22
Op mijn dertiende had ik ruim tachtig dollar verdiend aan mijn instemming om gebabysit te worden. Van het grootste deel kocht ik mijn favoriete verpakte snacks en een paar blikken tennisballen die ik graag zo hard mogelijk de straat in gooide (en die soms door een hond uit de buurt werden teruggebracht), maar van het laatste geld ging ik naar de muziek- en videowinkel en kocht daar een exemplaar van Brigadoon – zowel de muziek als de video. Ik luisterde op mijn kamer naar de muziek en op een avond dat mijn moeder weer eens een boodschap ging doen, stopte ik de video stiekem in de tv toen mijn vader niet keek. Hij keek op toen de muziek en de aftiteling begonnen, met meeslepende vioolklanken, en bij het eerste lied legde hij zijn grootboek opzij en zong een paar regels mee. Hij begon uit volle borst mee te zingen toen het refrein inzette. Na een paar minuten ging ik meedoen omdat ik de woorden ondertussen ook al kende, maar in plaats van het allemaal wat minder gênant te laten klinken had mijn meezingen de ongelukkige bijwerking juist de aandacht te vestigen op wat we aan het doen waren. Halverwege het refrein pakte mijn vader de afstandsbediening en zette de tv uit. Ik moet aan het werk, zei hij, en pakte zijn rode grootboek weer op. Hij schudde zijn hoofd. Grappig, zei hij.
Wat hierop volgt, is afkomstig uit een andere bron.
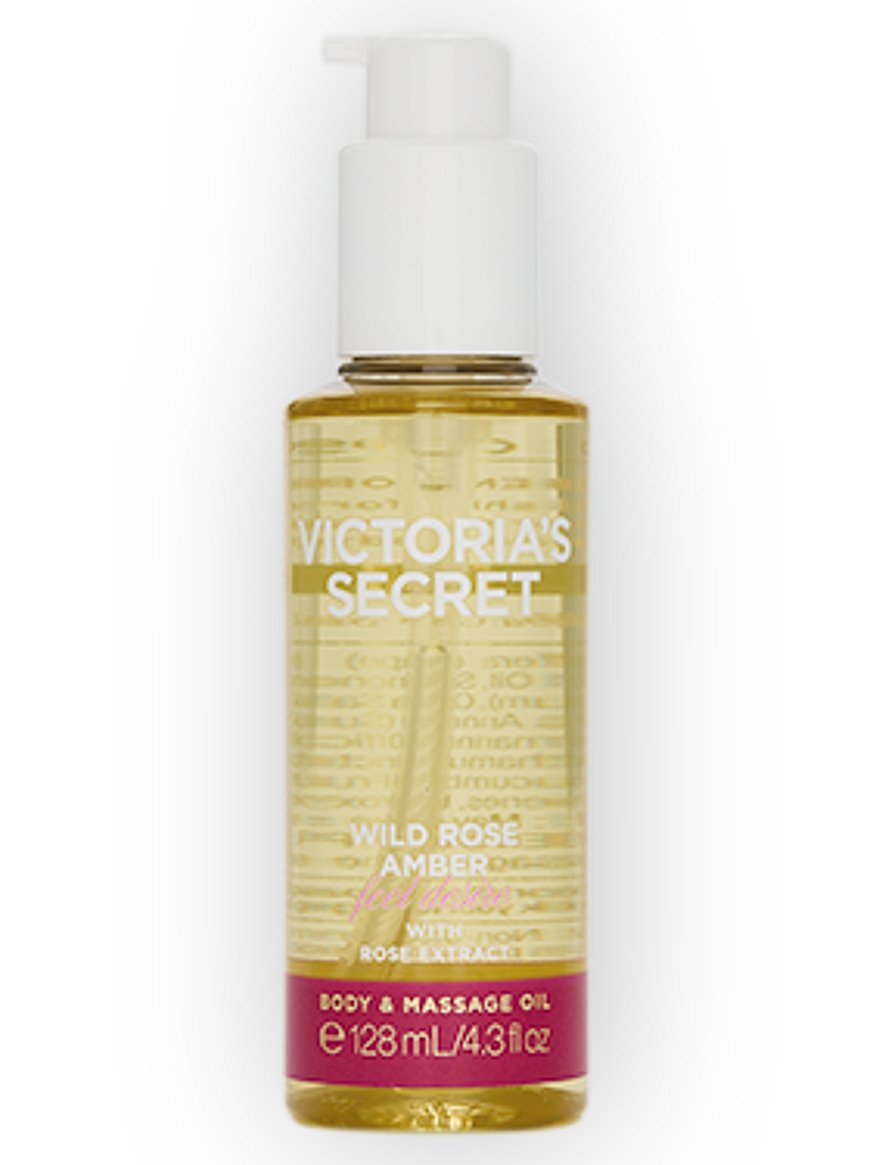 body & massage oil body & massage oil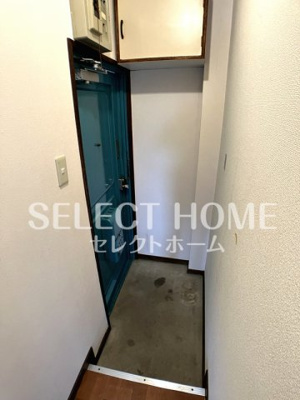 【玄関】 | コーポ曙 | きれいな玄関です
Op een heldere, zachte zaterdagmorgen in april werd er een dunne envelop in onze brievenbus bezorgd. Daarin zat een keurig gevouwen velletje briefpapier van de toelatingscommissie van Caltech waarin stond dat, hoewel ze onder de indruk waren van zijn aanvraag, Caltech dit jaar helaas een bijzonder goede lichting kandidaten had en deze herfst geen plaats zou hebben voor Joseph Edelstein. Ze wensten hem het allerbeste met zijn wetenschappelijke inspanningen in de toekomst.
Ik legde de envelop hoogstpersoonlijk op schoot bij Joseph, die buiten in een boek zat te lezen over Kepler en de komst van de verlichting door de veranderingen in het denken over de baan van hemellichamen. De elliptische beweging van hemellichamen, perihelium, de perkenwet: gelijke oppervlakken in gelijke tijden.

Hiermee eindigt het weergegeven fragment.